Challenges we ran into
Working with complex environment scenes is challenging, both for the computer and for the artist behind it. Our first issue was dealing with bugs and incompatibilities between the Quixel Megascans library and the Unity HD Render Pipeline. We had to manually convert all textures into HDRP textures, and many plants simply would not work. This unfortunately limited our choices of foliage to a certain degree. The HDRP in Unity 2020 furthermore lacks broad-scale support for water shaders, which posed a significant challenge to our ability to deploy water in the scene as we saw fit. Finally, we used the Oculus Quest 2 for the first time, which required configuring and troubleshooting before working properly with the scene.
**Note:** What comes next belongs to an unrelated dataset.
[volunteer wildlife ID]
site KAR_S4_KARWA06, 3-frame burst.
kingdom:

We weren't quite sure if the Quest could handle scenes developed in the HDRP, but we were pleasantly surprised to find the device was significantly stronger than we anticipated. The only major problem we had with it was higher-than-usual levels of motion blur, which was at most a minor annoyance.
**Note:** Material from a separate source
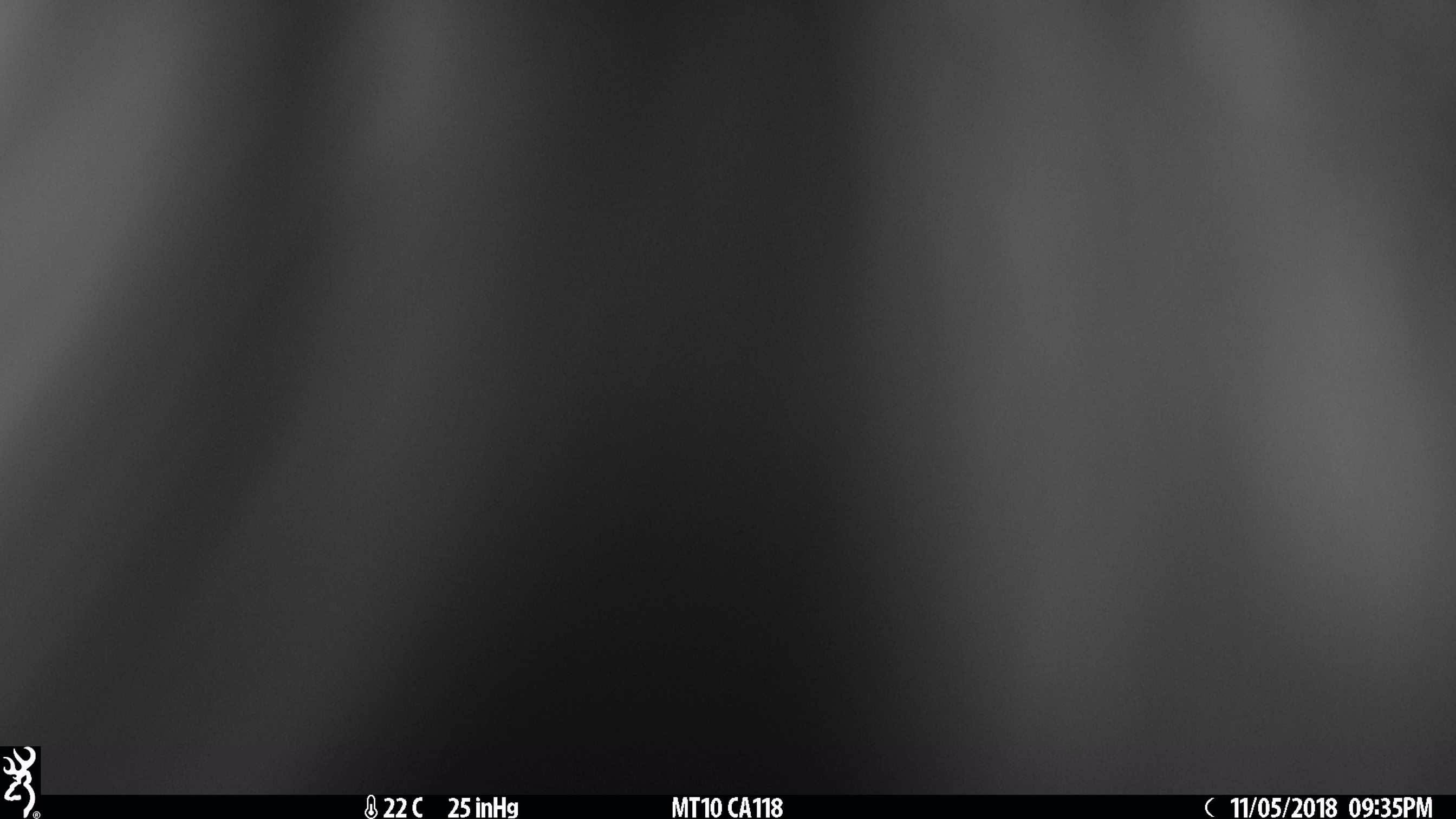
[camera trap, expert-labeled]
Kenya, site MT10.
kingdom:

(The project is too big to be fully put in github. We were only able to put a partial part of our project in our github repo.)
Accomplishments that we're proud of
First and foremost, we are proud to have built a 3D environment in less than 2 days which is beautiful, functions properly, and is as large scale as we were able to make it. The Unity HDRP is exciting for any virtual artist, and being able to take advantage of it in this project was a pleasure. We also got to build out an extensive scene with Quixel Megascans for the first time; we had never before attempted a project as large as this one. Lastly, we were proud to have worked on something new together, as many of our team members have not worked on similar projects before. Participating in Hack Violet was a learning experience which was well worth the effort. This is also our first project ever using Oculus Quest 2! It was really exciting to play with this news devices but it also came with its own challenges!
What we learned
Our team was able to significantly deepen our knowledge of Unity and the HDRP through this project. While most of us had experimented in some way with it, none of us had ever built as scene as robust as this one. Developing the landscape design, lighting, texturing, and working with the 3D models for the project was a large task (for which we have not yet slept), but it was a learning experience which we will certainly carry forward into the future. We learned how to optimize HDRP environments for Virtual Reality, specifically for the Oculus Quest 2. We also learned how to upgrade the texture from standard to HDRP. Several of us never used particle systems before and it was fascinating to learn how to draw in the air with sparkles of lights! We can see so many future use cases for that and we can’t sit to develop them in further Hackathons!
What's next for Monet’s Garden
The next step for Money’s garden is to provide customization of the environment. We briefly tried to work on that during the hackathon but there wasn’t enough Time to finish it. We’d also love to provide different scene options where the user chooses their favorite environment to meditate, and also choose from different guided meditation tracks.